START Document extract

Jennifer Heisz, an associate professor in the Department of Kinesiology at McMaster University and lead author of the new study spoke about the research, saying: “There is an urgent need for interventions that reduce dementia risk in healthy older adults. Only recently have we begun to appreciate the role that lifestyle plays, and the greatest modifying risk factor of all is physical activity.”
“This work will help to inform the public on exercise prescriptions for brain health, so they know exactly what types of exercises boost memory and keep dementia at bay,” she added.
The study looked at dozens of sedentary but otherwise healthy older adults between the ages of 60 and 88 who were monitored over a 12-week period. All participants took part in three exercise sessions per week. Some performed high-intensity interval training (HIIT) or moderate-intensity continuous training (MICT). A separate control group engaged in stretching only.
The HIIT exercises included four sets of high-intensity exercise on a treadmill for four minutes. This was followed by a recovery period. The MICT exercises included one set of moderate-intensity aerobic exercise. To gage the exercise-related improvements in memory, researchers tested participants using a device that taps into the function of the newborn neurons generated by exercise. These specific neurons are more active than mature ones and are ideal for forming new connections and creating new memories.

END Document extract

> _Activity 1_:
In the text about the exercise and memory study, what did the control group do?
> _Activity 2_:
Continue the text about the exercise and memory study from its last sentence.

START Data extract

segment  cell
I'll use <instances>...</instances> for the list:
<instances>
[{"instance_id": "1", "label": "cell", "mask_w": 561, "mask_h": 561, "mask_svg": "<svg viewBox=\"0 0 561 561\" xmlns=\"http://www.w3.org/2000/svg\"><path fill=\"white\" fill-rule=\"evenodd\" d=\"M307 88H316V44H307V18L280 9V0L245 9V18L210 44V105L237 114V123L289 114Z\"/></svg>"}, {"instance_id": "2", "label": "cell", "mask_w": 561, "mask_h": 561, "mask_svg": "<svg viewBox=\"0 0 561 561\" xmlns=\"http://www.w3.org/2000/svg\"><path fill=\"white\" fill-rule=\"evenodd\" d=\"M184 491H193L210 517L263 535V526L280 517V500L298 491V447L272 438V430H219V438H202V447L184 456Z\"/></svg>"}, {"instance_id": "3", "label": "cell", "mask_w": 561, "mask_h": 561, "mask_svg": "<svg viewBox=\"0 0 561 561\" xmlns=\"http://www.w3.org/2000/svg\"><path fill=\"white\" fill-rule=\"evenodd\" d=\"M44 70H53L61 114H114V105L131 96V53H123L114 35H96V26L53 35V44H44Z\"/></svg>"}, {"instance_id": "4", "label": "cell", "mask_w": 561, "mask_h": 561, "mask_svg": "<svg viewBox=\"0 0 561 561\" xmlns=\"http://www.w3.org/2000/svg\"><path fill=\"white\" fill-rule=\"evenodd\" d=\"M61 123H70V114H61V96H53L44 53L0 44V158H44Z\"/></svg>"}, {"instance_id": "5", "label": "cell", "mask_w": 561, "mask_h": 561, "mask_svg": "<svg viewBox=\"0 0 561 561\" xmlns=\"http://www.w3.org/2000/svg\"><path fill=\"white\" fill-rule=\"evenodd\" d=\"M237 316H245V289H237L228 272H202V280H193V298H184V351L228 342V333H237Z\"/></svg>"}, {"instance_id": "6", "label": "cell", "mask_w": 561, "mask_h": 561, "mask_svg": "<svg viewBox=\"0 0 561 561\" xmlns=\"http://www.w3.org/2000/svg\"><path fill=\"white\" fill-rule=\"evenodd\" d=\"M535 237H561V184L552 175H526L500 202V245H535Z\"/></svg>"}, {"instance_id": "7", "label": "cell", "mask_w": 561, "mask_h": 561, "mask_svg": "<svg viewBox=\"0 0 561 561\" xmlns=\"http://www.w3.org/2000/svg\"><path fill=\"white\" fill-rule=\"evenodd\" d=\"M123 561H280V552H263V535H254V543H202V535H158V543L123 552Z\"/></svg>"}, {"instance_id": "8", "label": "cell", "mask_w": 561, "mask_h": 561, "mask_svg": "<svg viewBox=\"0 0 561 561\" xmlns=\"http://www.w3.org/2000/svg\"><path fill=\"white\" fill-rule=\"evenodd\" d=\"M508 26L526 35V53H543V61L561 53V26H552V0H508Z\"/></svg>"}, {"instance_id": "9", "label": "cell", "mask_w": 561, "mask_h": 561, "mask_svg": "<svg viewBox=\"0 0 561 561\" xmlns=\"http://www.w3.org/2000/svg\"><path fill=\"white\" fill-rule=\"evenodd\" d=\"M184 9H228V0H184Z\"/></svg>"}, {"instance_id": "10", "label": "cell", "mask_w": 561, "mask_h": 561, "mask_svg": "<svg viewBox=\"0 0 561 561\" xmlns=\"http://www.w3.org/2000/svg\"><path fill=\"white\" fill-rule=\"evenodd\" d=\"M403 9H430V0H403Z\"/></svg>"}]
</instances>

END Data extract

> _Your response 1_:
The control group did stretching only.

> _Your response 2_:
Increase in High-Interference Memory
The research found that older adults in the HIIT group had a substantial increase in high-interference memory compared to the MICT or control groups. This type of memory allows the brain to distinguish from one object to another, recognizing characteristics such as color or form.
The study also found that improvements in fitness levels directly correlated with improvements in memory performance. This goes to show that exercise intensity is critical. Seniors who exercised using short bursts of activity saw an improvement of up to 30% in memory performance, while participants who worked out moderately saw no improvement, on average.
“It’s never too late to get the brain health benefits of being physically active, but if you are starting late and want to see results fast, our research suggests you may need to increase the intensity of your exercise,” says Heisz.
Participants in the program were monitored closely by health care professionals, so Heisz cautions those wanting to try HIIT must tailor exercises to their current fitness levels. Adding intensity to a daily workout can be as simple as adding hills to a walk or increasing pace between streetlamps during the walk.